What the task asks: Copy out every one of the lines below, character for character, with no changes.

Supplied records:
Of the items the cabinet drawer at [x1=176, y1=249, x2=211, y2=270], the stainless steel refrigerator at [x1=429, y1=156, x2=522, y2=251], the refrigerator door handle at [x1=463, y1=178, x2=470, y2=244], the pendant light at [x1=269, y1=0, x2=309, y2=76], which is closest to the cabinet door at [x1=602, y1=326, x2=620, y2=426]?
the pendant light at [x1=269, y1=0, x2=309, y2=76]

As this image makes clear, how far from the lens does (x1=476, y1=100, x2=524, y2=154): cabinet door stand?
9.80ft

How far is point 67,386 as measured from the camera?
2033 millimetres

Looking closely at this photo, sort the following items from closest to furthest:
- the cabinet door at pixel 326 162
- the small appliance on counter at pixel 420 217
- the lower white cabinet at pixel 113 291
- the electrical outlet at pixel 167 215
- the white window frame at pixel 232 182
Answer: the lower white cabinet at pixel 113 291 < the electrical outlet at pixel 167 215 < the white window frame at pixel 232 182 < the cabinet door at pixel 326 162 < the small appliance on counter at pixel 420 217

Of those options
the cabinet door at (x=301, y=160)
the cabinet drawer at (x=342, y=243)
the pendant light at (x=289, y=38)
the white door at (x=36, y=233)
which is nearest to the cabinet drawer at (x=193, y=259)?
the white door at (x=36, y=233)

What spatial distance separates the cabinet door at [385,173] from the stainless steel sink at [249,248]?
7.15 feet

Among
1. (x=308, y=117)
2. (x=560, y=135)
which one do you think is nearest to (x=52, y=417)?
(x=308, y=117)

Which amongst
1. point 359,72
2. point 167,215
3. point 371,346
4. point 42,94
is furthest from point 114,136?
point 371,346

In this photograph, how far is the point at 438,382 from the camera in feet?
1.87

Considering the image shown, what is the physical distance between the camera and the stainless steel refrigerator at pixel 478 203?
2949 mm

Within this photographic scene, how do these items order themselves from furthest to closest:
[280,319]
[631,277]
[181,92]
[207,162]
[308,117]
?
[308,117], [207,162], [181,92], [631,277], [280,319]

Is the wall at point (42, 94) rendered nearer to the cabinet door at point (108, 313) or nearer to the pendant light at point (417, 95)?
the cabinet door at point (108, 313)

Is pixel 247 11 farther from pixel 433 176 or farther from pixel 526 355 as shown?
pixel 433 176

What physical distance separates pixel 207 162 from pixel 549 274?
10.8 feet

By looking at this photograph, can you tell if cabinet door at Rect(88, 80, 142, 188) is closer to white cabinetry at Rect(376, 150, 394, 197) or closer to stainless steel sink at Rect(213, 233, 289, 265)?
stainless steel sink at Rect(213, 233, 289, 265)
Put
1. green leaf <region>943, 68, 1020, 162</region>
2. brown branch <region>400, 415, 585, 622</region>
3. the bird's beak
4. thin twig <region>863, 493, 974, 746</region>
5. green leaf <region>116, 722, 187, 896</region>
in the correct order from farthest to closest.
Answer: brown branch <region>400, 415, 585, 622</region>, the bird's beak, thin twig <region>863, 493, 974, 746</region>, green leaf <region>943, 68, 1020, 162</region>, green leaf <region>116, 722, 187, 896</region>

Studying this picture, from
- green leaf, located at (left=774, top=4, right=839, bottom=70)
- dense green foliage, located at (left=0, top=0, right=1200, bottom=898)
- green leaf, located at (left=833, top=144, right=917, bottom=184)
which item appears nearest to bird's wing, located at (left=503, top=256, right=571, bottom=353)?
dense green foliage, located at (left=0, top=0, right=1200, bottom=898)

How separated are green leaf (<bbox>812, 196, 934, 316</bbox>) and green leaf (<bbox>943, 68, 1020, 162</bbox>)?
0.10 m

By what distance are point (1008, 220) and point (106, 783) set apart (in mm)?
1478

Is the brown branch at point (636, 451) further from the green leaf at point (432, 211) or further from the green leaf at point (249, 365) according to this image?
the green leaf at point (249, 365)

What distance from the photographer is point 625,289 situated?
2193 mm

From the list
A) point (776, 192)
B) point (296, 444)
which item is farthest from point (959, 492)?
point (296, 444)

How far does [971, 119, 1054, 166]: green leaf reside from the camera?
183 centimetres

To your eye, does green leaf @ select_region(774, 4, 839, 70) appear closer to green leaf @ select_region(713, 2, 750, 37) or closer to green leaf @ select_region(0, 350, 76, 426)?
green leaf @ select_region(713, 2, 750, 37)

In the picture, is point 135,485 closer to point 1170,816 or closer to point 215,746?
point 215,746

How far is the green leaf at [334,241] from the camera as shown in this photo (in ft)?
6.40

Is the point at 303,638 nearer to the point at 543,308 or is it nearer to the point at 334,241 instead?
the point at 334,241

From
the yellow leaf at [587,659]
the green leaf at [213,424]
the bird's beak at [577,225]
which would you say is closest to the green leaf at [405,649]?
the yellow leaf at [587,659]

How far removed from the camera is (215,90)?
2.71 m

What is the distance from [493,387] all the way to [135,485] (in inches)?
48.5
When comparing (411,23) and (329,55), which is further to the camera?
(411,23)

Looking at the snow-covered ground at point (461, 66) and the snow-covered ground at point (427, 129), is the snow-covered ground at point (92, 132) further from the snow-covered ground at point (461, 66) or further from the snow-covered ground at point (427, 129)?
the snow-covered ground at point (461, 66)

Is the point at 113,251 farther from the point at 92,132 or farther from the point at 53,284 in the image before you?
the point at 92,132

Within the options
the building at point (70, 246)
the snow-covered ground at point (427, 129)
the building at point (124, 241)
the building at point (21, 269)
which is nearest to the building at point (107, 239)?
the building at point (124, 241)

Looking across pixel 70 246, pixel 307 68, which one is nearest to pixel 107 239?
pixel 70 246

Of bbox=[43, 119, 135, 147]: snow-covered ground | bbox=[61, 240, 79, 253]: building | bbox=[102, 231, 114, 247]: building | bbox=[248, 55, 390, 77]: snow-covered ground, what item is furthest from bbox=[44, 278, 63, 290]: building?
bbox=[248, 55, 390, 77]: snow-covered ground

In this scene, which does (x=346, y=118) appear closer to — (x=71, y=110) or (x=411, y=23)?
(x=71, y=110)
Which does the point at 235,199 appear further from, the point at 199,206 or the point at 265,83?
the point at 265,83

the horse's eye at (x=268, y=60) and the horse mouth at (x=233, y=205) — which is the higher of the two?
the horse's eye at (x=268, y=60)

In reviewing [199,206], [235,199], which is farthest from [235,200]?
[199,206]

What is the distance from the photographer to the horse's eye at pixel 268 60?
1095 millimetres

Complete answer:
Of the items the cabinet drawer at [x1=176, y1=249, x2=211, y2=270], the stainless steel refrigerator at [x1=429, y1=156, x2=522, y2=251], the refrigerator door handle at [x1=463, y1=178, x2=470, y2=244], the pendant light at [x1=269, y1=0, x2=309, y2=76], which is closest to the cabinet door at [x1=602, y1=326, x2=620, y2=426]?
the pendant light at [x1=269, y1=0, x2=309, y2=76]

As this image makes clear, how far from the lens does (x1=476, y1=100, x2=524, y2=154): cabinet door stand?
9.80ft

How far is point 67,386 as measured from the camera?
2033 millimetres

Looking closely at this photo, sort the following items from closest to furthest:
- the cabinet door at pixel 326 162
- the small appliance on counter at pixel 420 217
- the lower white cabinet at pixel 113 291
- the electrical outlet at pixel 167 215
- the white window frame at pixel 232 182
Answer: the lower white cabinet at pixel 113 291 < the electrical outlet at pixel 167 215 < the white window frame at pixel 232 182 < the cabinet door at pixel 326 162 < the small appliance on counter at pixel 420 217

Of those options
the cabinet door at (x=301, y=160)
the cabinet drawer at (x=342, y=243)
the pendant light at (x=289, y=38)
the white door at (x=36, y=233)
which is nearest to the cabinet drawer at (x=193, y=259)?
the white door at (x=36, y=233)

What spatial distance separates the cabinet door at [385,173] from the stainless steel sink at [249,248]?
7.15 feet

Among
1. (x=308, y=117)
2. (x=560, y=135)
which one do you think is nearest to (x=52, y=417)?
(x=308, y=117)

Which amongst
1. point 359,72
2. point 167,215
3. point 371,346
4. point 42,94
is furthest from point 114,136?
point 371,346

In this photograph, how far is the point at 438,382 from the camera in feet?
1.87

Considering the image shown, what is the physical distance between the camera and the stainless steel refrigerator at pixel 478 203?
2949 mm

Within this photographic scene, how do these items order themselves from furthest to closest:
[280,319]
[631,277]
[181,92]
[207,162]
[308,117]
?
[308,117], [207,162], [181,92], [631,277], [280,319]

Is the wall at point (42, 94) rendered nearer to the cabinet door at point (108, 313) or nearer to the pendant light at point (417, 95)?
the cabinet door at point (108, 313)

Is pixel 247 11 farther from pixel 433 176 or farther from pixel 526 355 as shown?
pixel 433 176

What physical distance separates pixel 207 162 from pixel 549 274?
10.8 feet

By looking at this photograph, can you tell if cabinet door at Rect(88, 80, 142, 188) is closer to white cabinetry at Rect(376, 150, 394, 197) or closer to stainless steel sink at Rect(213, 233, 289, 265)?
stainless steel sink at Rect(213, 233, 289, 265)
Put
1. green leaf <region>943, 68, 1020, 162</region>
2. brown branch <region>400, 415, 585, 622</region>
3. the bird's beak
4. thin twig <region>863, 493, 974, 746</region>
5. green leaf <region>116, 722, 187, 896</region>
in the correct order from farthest to closest.
Answer: brown branch <region>400, 415, 585, 622</region>, the bird's beak, thin twig <region>863, 493, 974, 746</region>, green leaf <region>943, 68, 1020, 162</region>, green leaf <region>116, 722, 187, 896</region>

Studying this picture, from
- green leaf, located at (left=774, top=4, right=839, bottom=70)
- dense green foliage, located at (left=0, top=0, right=1200, bottom=898)
- green leaf, located at (left=833, top=144, right=917, bottom=184)
which item appears nearest to bird's wing, located at (left=503, top=256, right=571, bottom=353)?
dense green foliage, located at (left=0, top=0, right=1200, bottom=898)

How separated are green leaf (<bbox>812, 196, 934, 316</bbox>) and green leaf (<bbox>943, 68, 1020, 162</bbox>)?
0.10 m

By what distance are point (1008, 220) and point (106, 783) set apart (in mm)?
1478

Is the brown branch at point (636, 451) further from the green leaf at point (432, 211) or further from the green leaf at point (249, 365) according to this image?
the green leaf at point (249, 365)

What distance from the photographer is point 625,289 situated?
2193 mm

From the list
A) point (776, 192)
B) point (296, 444)
which item is farthest from point (959, 492)?
point (296, 444)

How far does [971, 119, 1054, 166]: green leaf reside from the camera?
183 centimetres

To your eye, does green leaf @ select_region(774, 4, 839, 70) appear closer to green leaf @ select_region(713, 2, 750, 37) or closer to green leaf @ select_region(0, 350, 76, 426)?
green leaf @ select_region(713, 2, 750, 37)

In the picture, is point 135,485 closer to point 1170,816 or closer to point 215,746?
point 215,746

How far is the green leaf at [334,241] from the camera as shown in this photo (in ft)?
6.40

Is the point at 303,638 nearer to the point at 543,308 or is it nearer to the point at 334,241 instead?
the point at 334,241

From
the yellow leaf at [587,659]
the green leaf at [213,424]
the bird's beak at [577,225]
which would you say is closest to the green leaf at [405,649]?
the yellow leaf at [587,659]

How far removed from the camera is (215,90)?
2.71 m

What is the distance from [493,387] all the way to [135,485] (in inches)?
48.5
When comparing (411,23) and (329,55), which is further to the camera?
(411,23)

Looking at the snow-covered ground at point (461, 66) and the snow-covered ground at point (427, 129), is the snow-covered ground at point (92, 132) further from the snow-covered ground at point (461, 66) or further from the snow-covered ground at point (427, 129)?
the snow-covered ground at point (461, 66)

Is the point at 113,251 farther from the point at 92,132 or farther from the point at 53,284 in the image before you?
the point at 92,132

Within the options
the building at point (70, 246)
the snow-covered ground at point (427, 129)
the building at point (124, 241)
the building at point (21, 269)
which is nearest to the building at point (107, 239)?
the building at point (124, 241)

Looking across pixel 70 246, pixel 307 68, which one is nearest to pixel 107 239?
pixel 70 246

Of bbox=[43, 119, 135, 147]: snow-covered ground | bbox=[61, 240, 79, 253]: building | bbox=[102, 231, 114, 247]: building | bbox=[248, 55, 390, 77]: snow-covered ground, what item is furthest from bbox=[44, 278, 63, 290]: building?
bbox=[248, 55, 390, 77]: snow-covered ground

In this scene, which does (x=346, y=118) appear closer to — (x=71, y=110) or (x=411, y=23)?
(x=71, y=110)
Which does the point at 235,199 appear further from, the point at 199,206 or the point at 265,83?
the point at 265,83

the horse's eye at (x=268, y=60) and the horse mouth at (x=233, y=205) — which is the higher of the two?
the horse's eye at (x=268, y=60)

In reviewing [199,206], [235,199], which is farthest from [235,200]?
[199,206]

What is the distance from the photographer to the horse's eye at pixel 268 60?
1095 millimetres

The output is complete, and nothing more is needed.